EXTRACTED TEXT:
..............................

Looking to broaden its reach in the gastroenterology market, Salix Pharmaceuticals Ltd. is acquiring InKine Pharmaceutical Co. Inc. in an all-stock transaction valued at $190 million.

Pending shareholder approval, holders of each InKine share would receive Salix common stock valued at $3.55, though the final exchange ratio will be determined based on Salix's stock price prior to closing, expected to occur in the fourth quarter. InKine shareholders would own about 20 percent of the combined company, which would boast a total of six marketed gastroenterology products with the addition of InKine's bowel-cleansing tablet Visicol.

Shares of InKine (NASDAQ:INKP) jumped 43 percent, or 94 cents, Friday to close at $3.11. Salix's shares (NASDAQ:SLXP) fell 99 cents, or 5.4 percent, to close at $17.45.

"It's a perfect strategic fit," Adam Derbyshire, chief financial officer for Salix, said of the acquisition, adding that there is "no overlap from a product standpoint."

Salix focuses on inflammatory bowel disease and InKine's products are aimed at purgation and chronic constipation. Under the agreement, the combined company would operate from Salix's Raleigh, N.C., headquarters under Salix CEO Carolyn Logan. InKine would name one member of the company's board.

"The synergies for both InKine and Salix are fantastic," said Leonard Jacob, chairman and CEO of Blue Bell, Pa.-based InKine. "It's a case of one plus one equaling three."

..............................

DESCRIPTION OF THE TASK: Write a continuation of the news report on Salix acquiring InKine, beginning right after its last sentence. The records below have nothing to do with the work here.

..............................

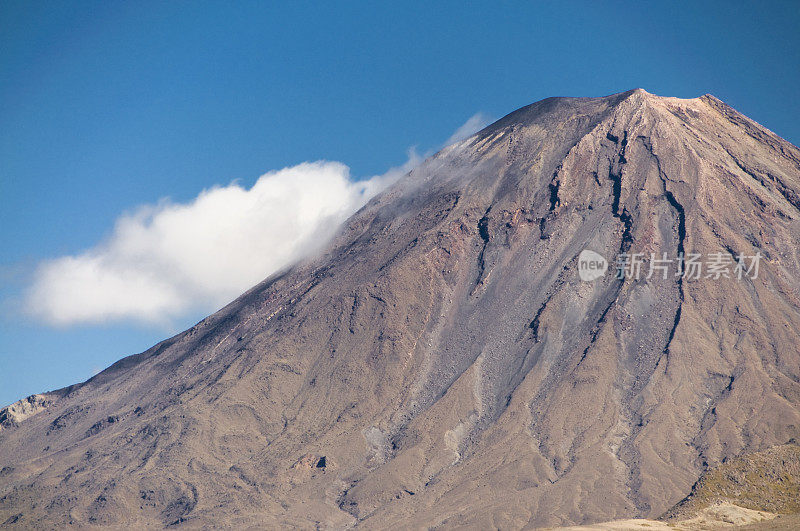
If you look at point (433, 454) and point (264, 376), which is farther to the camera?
point (264, 376)

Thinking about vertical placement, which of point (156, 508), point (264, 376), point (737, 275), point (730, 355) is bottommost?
point (730, 355)

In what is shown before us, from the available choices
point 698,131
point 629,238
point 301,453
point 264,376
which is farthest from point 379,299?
point 698,131

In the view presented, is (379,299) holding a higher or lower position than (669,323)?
higher

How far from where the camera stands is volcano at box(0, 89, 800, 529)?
361 feet

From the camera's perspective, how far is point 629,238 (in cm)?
14125

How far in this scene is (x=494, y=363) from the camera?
129625mm

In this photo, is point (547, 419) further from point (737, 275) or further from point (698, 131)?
point (698, 131)

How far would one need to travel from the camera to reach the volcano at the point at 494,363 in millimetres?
109938

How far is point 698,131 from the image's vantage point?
6353 inches

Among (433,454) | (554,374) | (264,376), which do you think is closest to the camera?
(433,454)

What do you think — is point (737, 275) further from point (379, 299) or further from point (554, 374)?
point (379, 299)

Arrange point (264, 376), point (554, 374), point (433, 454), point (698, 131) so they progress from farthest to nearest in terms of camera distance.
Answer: point (698, 131) < point (264, 376) < point (554, 374) < point (433, 454)

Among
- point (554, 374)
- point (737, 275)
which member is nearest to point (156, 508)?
point (554, 374)

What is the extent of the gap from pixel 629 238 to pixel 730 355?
2635 cm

..............................

ANSWER FOR THE TASK:
Jacob said the companies had informally discussed the possibility of merging over the past few years, as both developed their own sales forces and research and development teams. Since Salix operates at a larger scale than InKine, "it really made sense to look carefully at the offer," he told BioWorld Today, and Salix's offer was a good one, he said.

Jacob founded InKine in 1997 and said the company began operations the following year with a market value of about $23 million.

"In any enterprise, you look to expand, build and diversify, so it's always nice to get to this point," he said. "Then the question becomes how can we move the franchise to the next level and bring additional value. I think the acquisition by Salix allows this to happen."

The move would put InKine's Visicol, the first oral bowel-cleansing product on the market, into the hands of Salix's larger sales force. Approved in 2000, Visicol recorded sales of $5.2 million for the first quarter of 2005, and InKine estimated that the product would bring in between $28 million and $32 million for the year. Visicol is taking about 15 percent of the purgative market.

But Derbyshire said he hopes Salix's sales force, which would increase from 68 to 100 people after the merger, will help sales of Visicol "to reach $100 million within five years."

Salix likely will consider staff additions from InKine's 45-member sales team.

This financial impact on Visicol and, hopefully, on INKP-102, a second bowel-cleansing agent awaiting FDA approval, was one of the driving forces behind the agreement, Jacob said. InKine will get to "leverage that incredible marketing and sales organization" with the anticipated launch of INKP-102.

A new drug application for INKP-102 was filed in April based on data from two trials showing the product to be comparable or superior to Visicol in overall colon cleansing response rate. If approved, INKP-102 likely would replace Visicol in the purgative indication, though Visicol is being investigated in chronic constipation. (See BioWorld Today, May 4, 2005.)

InKine reported a net income of $314,000, or 1 cent per share, for the first quarter. As of March 31, the company had $10.6 million in cash.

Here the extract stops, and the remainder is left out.